= Power of Attorney (TV series) =

American court show

Power of Attorney is an American syndicated nontraditional court show that differed from other judge shows in that each side was represented by famous attorneys who cross-examined witnesses. It was produced by 20th Century Fox Television.

==Cast==
The pool of attorneys who made appearances on the program included:
- Johnnie Cochran, defense attorney in the O. J. Simpson murder trial
- Marcia Clark, prosecutor in the Simpson trial
- Christopher Darden, prosecutor in the Simpson trial
- Geoffrey Fieger, defense attorney for Jack Kevorkian
- Wendy Murphy, former sex crimes prosecutor, attorney and television personality
- Gloria Allred, attorney and television personality
- Keith Fink, attorney for Courtney Love
- Dominic Barbara, attorney for Joey Buttafuoco
- Benedict Morelli
- Ted Williams

The show's judge was Andrew Napolitano during the first season, 2000–2001, and in the second season, 20th Television's Judge Lynn Toler (later of Divorce Court) was the presiding judge.
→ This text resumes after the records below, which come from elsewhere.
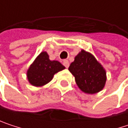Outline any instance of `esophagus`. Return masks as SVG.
<instances>
[{
  "label": "esophagus",
  "instance_id": "obj_1",
  "mask_svg": "<svg viewBox=\"0 0 128 128\" xmlns=\"http://www.w3.org/2000/svg\"><path fill=\"white\" fill-rule=\"evenodd\" d=\"M63 65H64L66 68H68L69 66H70V63H69V62L67 60H64L63 61Z\"/></svg>",
  "mask_w": 128,
  "mask_h": 128
}]
</instances>
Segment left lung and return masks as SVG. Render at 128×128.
Instances as JSON below:
<instances>
[{
  "mask_svg": "<svg viewBox=\"0 0 128 128\" xmlns=\"http://www.w3.org/2000/svg\"><path fill=\"white\" fill-rule=\"evenodd\" d=\"M78 87L89 94L101 91L106 82V72L94 56L82 50L69 66Z\"/></svg>",
  "mask_w": 128,
  "mask_h": 128,
  "instance_id": "obj_1",
  "label": "left lung"
}]
</instances>
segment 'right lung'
<instances>
[{"instance_id":"right-lung-1","label":"right lung","mask_w":128,"mask_h":128,"mask_svg":"<svg viewBox=\"0 0 128 128\" xmlns=\"http://www.w3.org/2000/svg\"><path fill=\"white\" fill-rule=\"evenodd\" d=\"M64 68L58 61H50L48 54L42 52L29 68L27 78L33 86H43L50 82L56 72Z\"/></svg>"}]
</instances>
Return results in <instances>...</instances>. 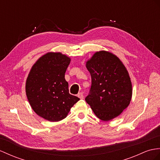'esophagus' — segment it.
Returning <instances> with one entry per match:
<instances>
[{"label": "esophagus", "mask_w": 160, "mask_h": 160, "mask_svg": "<svg viewBox=\"0 0 160 160\" xmlns=\"http://www.w3.org/2000/svg\"><path fill=\"white\" fill-rule=\"evenodd\" d=\"M77 96L79 97L80 99H83V93L82 92H80L77 94Z\"/></svg>", "instance_id": "34e87169"}]
</instances>
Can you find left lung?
<instances>
[{
  "mask_svg": "<svg viewBox=\"0 0 160 160\" xmlns=\"http://www.w3.org/2000/svg\"><path fill=\"white\" fill-rule=\"evenodd\" d=\"M86 67L92 85L85 101L101 120L114 119L128 107L132 98V83L126 67L106 51L94 53Z\"/></svg>",
  "mask_w": 160,
  "mask_h": 160,
  "instance_id": "obj_1",
  "label": "left lung"
}]
</instances>
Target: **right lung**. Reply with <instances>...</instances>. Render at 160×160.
<instances>
[{
  "label": "right lung",
  "mask_w": 160,
  "mask_h": 160,
  "mask_svg": "<svg viewBox=\"0 0 160 160\" xmlns=\"http://www.w3.org/2000/svg\"><path fill=\"white\" fill-rule=\"evenodd\" d=\"M71 59L61 53L50 52L38 59L31 69L26 92L34 111L50 122L67 116L79 98L69 93L65 72Z\"/></svg>",
  "instance_id": "obj_1"
}]
</instances>
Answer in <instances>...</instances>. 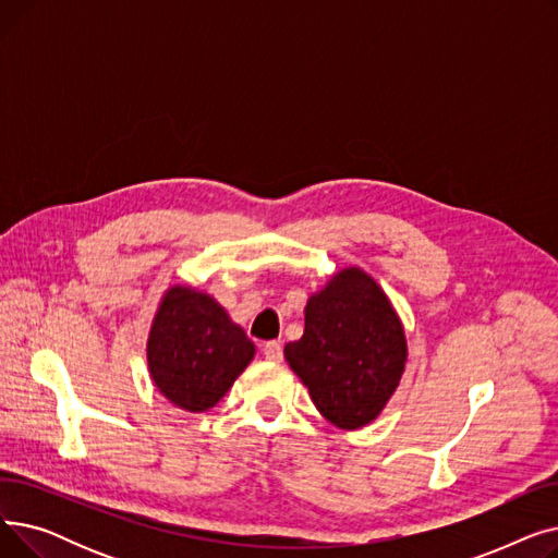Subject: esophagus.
<instances>
[{"label":"esophagus","mask_w":558,"mask_h":558,"mask_svg":"<svg viewBox=\"0 0 558 558\" xmlns=\"http://www.w3.org/2000/svg\"><path fill=\"white\" fill-rule=\"evenodd\" d=\"M262 350H264V357H267L269 362L282 360V343L280 341H267Z\"/></svg>","instance_id":"esophagus-1"}]
</instances>
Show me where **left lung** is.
<instances>
[{
    "mask_svg": "<svg viewBox=\"0 0 558 558\" xmlns=\"http://www.w3.org/2000/svg\"><path fill=\"white\" fill-rule=\"evenodd\" d=\"M284 360L324 418L341 429L371 425L396 393L407 339L385 289L360 267L335 274L307 299L305 332Z\"/></svg>",
    "mask_w": 558,
    "mask_h": 558,
    "instance_id": "1",
    "label": "left lung"
}]
</instances>
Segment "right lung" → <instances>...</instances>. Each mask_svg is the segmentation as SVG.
I'll list each match as a JSON object with an SVG mask.
<instances>
[{
	"mask_svg": "<svg viewBox=\"0 0 558 558\" xmlns=\"http://www.w3.org/2000/svg\"><path fill=\"white\" fill-rule=\"evenodd\" d=\"M253 357L255 343L210 294L190 284L165 291L146 341V364L171 404L208 412Z\"/></svg>",
	"mask_w": 558,
	"mask_h": 558,
	"instance_id": "1",
	"label": "right lung"
}]
</instances>
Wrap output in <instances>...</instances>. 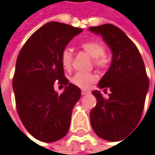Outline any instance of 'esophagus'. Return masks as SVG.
Masks as SVG:
<instances>
[{"label":"esophagus","instance_id":"esophagus-1","mask_svg":"<svg viewBox=\"0 0 155 155\" xmlns=\"http://www.w3.org/2000/svg\"><path fill=\"white\" fill-rule=\"evenodd\" d=\"M81 93H82V94H83V95H84V94H89V93H90V91H89V90H86V89H83V90L81 91Z\"/></svg>","mask_w":155,"mask_h":155}]
</instances>
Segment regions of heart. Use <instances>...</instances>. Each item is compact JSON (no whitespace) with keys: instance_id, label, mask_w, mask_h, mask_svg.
Instances as JSON below:
<instances>
[{"instance_id":"1","label":"heart","mask_w":155,"mask_h":155,"mask_svg":"<svg viewBox=\"0 0 155 155\" xmlns=\"http://www.w3.org/2000/svg\"><path fill=\"white\" fill-rule=\"evenodd\" d=\"M80 48L93 58L94 64L99 69H105L109 64V60L106 54L104 45L96 40H87L83 42ZM61 62L66 71H70L73 62V55L70 48H64L61 54ZM96 80V76L90 72H76L71 78V83L80 88H88Z\"/></svg>"}]
</instances>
Joseph J. Catalano II (son of Divorce Court former bailiff Joseph J. Catalano Sr) was the court show's bailiff and Andy Geller was the court show's announcer.

==Broadcast history==
The show was cancelled mid-way through the second season due to low ratings, the effects of preemptions at the start of the second season due to the September 11 attacks breaking the momentum of Judge Lynn's debut, and the high cost of the 10 or so rotating high-profile attorneys.